Jos de LeonK-LUG July 13, 2006

About Me

Jos de Leon

Career software developer, Problem-Solver by nature

Obsessed with Finding the best way or best approach

Good storyteller

Interests:

Object-oriented development

User-experience, including developers

Best practices - what's worked well for others

Outside: pro basketball/sports, comics

Email: [email protected]

About This Talk

History of Ruby & Rails

About Ruby

About Software Best Practices

How Rails Embodies Best Practices

Demos

RailsConf 2006

History of Ruby on Rails

History of Ruby

History of Rails

History of Ruby

Created by Yukihiro Matz Matsumoto in Japan, 1995

Inspired by Perl, LISP, and Smalltalk

Gained popularity outside Japan around 2000, when Programming Ruby (1st ed) was published by Thomas and Hunt

History of Rails

Conception of David Heinemeier-Hansson

Based on work derived from Basecamp, a web-based project-management application

Extracted as a distinct framework, Summer 2004

1.0 release in December 2005

Rails is a full-stack framework for developing database-backed web applications according to the Model-View-Control pattern.

About Ruby

Understanding Rails requires understanding Ruby

Ruby is a multi-paradigm, interpreted programming language:

Imperative

Object-oriented

Functional

Familiarity with Perl, Smalltalk, Java, LISP, C++ will be an asset

About Ruby

Strong text-processing and regular-expression capabilities on a par with Perl

O-O/functional properties of Ruby allow you to write programs in as natural a language as spoken language

Ruby programs tend to be readable

Ruby has strong collections facilities

Ruby is a scripting-language

Programs can be developed in an incremental, interactive style with fast turnaround

About Best Practices

Best thing about Rails: Embodies and enforces best practices and strong principles in designing software

Frameworks Are Extractions

Rails is based on a successful web-based application, Basecamp

Consistently repeated motifs and patterns: extracted to create the basis for a framework

Drawn from real-life usage and experience

Opposes Big Design Up-Front (BDUF) approach to framework building

BDUF often leads to many libraries that few find useful

Active Record Pattern

Maps rows in a database to objects in an application

Database fields are mapped to object attributes

Add smart operations for an object to interact with a database

4 basic operations:

CREATE (INSERT)

RETRIEVE (SELECT)

UPDATE (UPDATE)

DESTROY (DELETE)

Model-Controller-View

Separation of:

Data (Model)

Operations on Data (Controller):

Data manipulation

Data presentation

Presentation of Data (View)

Test-Driven Development

Rails encourages you to write your tests as you develop

Create tests exercising one facet of your application:

Unit Tests: Essential operations on a single model

Functional Tests: Essential operations between a controller and model

Integration Tests: Interactions between several controllers and models (referring to Use-Cases)

Other Best Practices

Emphasize Simplicity:

Principle Of Least-Surprise (POLS) AKA Law Of Least Astonishment (LOLA)

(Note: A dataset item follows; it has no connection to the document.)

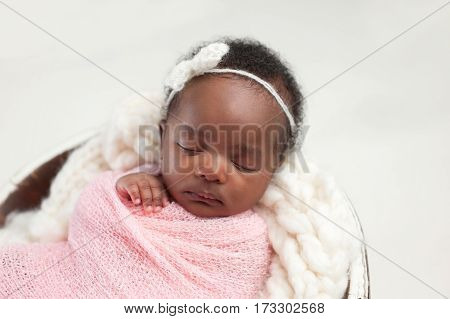 Portrait of a one month old sleeping newborn baby girl. She is swaddled in pink and sleeping in a tiny bucket.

Do the simplest thing that could possibly work

Enable Refactoring

Don't Repeat Yourself (DRY)

Convention Over Configuration

Handle most common cases most easily, often by default

How Rails Embodies Best Practices

Demo: Simple contact list

Strong application structure created for you

Ruby code is used at every level of development in the Rails framework:

DB creation and schema management (Migrations)

Build maintenance (Rake Tasks)

URL routing (Routes)

Content serving (Webrick, Mongrel)

How Rails Embodies Best Practices

Rails presents a ready-to-use MCV architecture:

Model: ActiveRecord

Controller: ActionController

View: ActionView

ActionController includes controller equivalents (user actions) for ActiveRecord CRUD operations

ActionView can generate output for different media thru Ruby code:

RHTML: Plain text/html

RXML: XML, for Web Services (ActionWebService)

RJS: Javascript for AJAX

Other Rails Features

Rails supports sub-frameworks for:

Testing

AJAX (several popular Javascript libraries are included)

Web services

Email (ActionMailer)

Rails Applications

RadiantCMS

Blogging Engines:

Typo

Instiki (Wiki engine)

E-Commerce Tools:

RightCart (embedded shopping cart)

Shopify (hosted on-line stores)

Rails vs Other Frameworks

Rails (and others) are a reflection of Agile Development techniques

Favored over bloated Enterprise solutions (JEE)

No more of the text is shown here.